I would say exciting isn’t the right word, though stimulating as it reiterates the issues fuel consumption being driven by rich lobbying companies who are drawing investment away from the rational sustainable alternatives. It creates a positive spin on the efforts of ‘Divestment’ the 350.org movement which shows increasing passion and the call to action. As as emotional call to action showing the size and diversity of campaigners increased however, the excitement for mathematicians was not sustained as the story was not followed up by ‘exciting’ measureable aim for success to reach the sustainable 350g.
2. Does it explain the issues clearly/would you recommend it for your non-climate-aware friends to watch?

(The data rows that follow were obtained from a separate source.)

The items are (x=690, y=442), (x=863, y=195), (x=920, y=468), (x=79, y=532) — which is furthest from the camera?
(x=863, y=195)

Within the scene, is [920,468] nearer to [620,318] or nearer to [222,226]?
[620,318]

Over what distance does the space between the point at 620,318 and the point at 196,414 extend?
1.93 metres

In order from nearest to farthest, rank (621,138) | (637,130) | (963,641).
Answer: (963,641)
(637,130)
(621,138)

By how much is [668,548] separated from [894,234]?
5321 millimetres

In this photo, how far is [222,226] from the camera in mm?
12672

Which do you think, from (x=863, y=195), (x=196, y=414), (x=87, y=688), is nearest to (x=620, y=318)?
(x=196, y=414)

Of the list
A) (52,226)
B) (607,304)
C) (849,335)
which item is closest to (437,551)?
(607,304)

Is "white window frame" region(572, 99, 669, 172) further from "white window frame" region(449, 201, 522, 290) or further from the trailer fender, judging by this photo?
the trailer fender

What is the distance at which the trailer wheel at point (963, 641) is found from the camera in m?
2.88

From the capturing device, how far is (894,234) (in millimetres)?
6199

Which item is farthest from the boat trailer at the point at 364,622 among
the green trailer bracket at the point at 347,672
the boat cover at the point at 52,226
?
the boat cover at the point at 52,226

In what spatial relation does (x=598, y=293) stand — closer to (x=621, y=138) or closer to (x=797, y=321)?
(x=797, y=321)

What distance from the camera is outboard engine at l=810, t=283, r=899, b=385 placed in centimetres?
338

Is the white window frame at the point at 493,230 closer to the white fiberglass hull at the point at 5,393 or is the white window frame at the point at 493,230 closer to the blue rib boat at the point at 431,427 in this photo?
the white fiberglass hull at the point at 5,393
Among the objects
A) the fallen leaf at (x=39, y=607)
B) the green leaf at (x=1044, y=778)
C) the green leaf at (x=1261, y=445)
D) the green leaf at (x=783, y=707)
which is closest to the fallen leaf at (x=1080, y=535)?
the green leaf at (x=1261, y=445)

I would recommend it to friends who are not climate aware as the film provides a great introduction into the maths in a simple and attractive way with clear visuals alongside figures. The film also clearly separates the issue of money and green energy alternatives separately in terms of a rational investment for wealthy companies.
3.What interesting questions (and answers!) are brought up?

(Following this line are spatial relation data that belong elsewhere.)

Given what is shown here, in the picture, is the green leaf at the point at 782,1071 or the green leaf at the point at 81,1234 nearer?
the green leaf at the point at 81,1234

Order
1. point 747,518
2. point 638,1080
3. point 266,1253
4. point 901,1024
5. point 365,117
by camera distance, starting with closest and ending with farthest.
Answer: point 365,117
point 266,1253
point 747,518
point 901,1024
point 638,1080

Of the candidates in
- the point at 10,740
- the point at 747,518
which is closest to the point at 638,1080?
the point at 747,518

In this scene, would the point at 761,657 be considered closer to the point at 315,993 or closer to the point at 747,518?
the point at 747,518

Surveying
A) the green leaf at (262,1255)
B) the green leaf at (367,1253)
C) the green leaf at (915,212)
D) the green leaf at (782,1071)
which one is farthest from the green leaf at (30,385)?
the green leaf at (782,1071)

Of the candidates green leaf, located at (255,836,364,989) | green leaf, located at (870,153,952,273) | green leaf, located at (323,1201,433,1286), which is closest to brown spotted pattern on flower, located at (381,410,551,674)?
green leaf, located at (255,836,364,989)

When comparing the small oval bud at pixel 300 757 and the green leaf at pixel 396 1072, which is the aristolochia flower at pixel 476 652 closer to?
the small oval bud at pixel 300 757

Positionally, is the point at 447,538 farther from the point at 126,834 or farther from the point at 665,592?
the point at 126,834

Especially from an American perspective the film offered an interesting point of view of fossil fuel companies as ‘rouge’ and ‘radical’ due to their insistence on putting millions of pounds into searching for more and more sources to burn away the destroy everything instead of long term sustainable and successful alternatives to not only sustain their business for future generations but the earth and civilisation as we know it.
The big question the film put forward was are you investing in unclean energy? This question was put to churches, colleges and universities in the documentary leaving the viewers to derive at the question of where we as individuals are investing our money in our banks and pensions, and how can we insure we are not investing in unclean energy? Who should we lobby? …
Following the film showing views highlighted that those in fuel poverty were not considered, and how certain areas and communities will be affected changes if energy alternatives take place, especially those who live and rely on energy in areas of extreme climate. Furthermore whilst the documentary did a great job of describing the maths of the problem it did not follow this up in the second half of the film. Thus the calculations on how we will get from the current 400parts per million of C02 to the estimated 350 parts per million which is what many scientists, climate experts, and progressive national governments are now saying is the safe upper limit for CO2 in our atmosphere.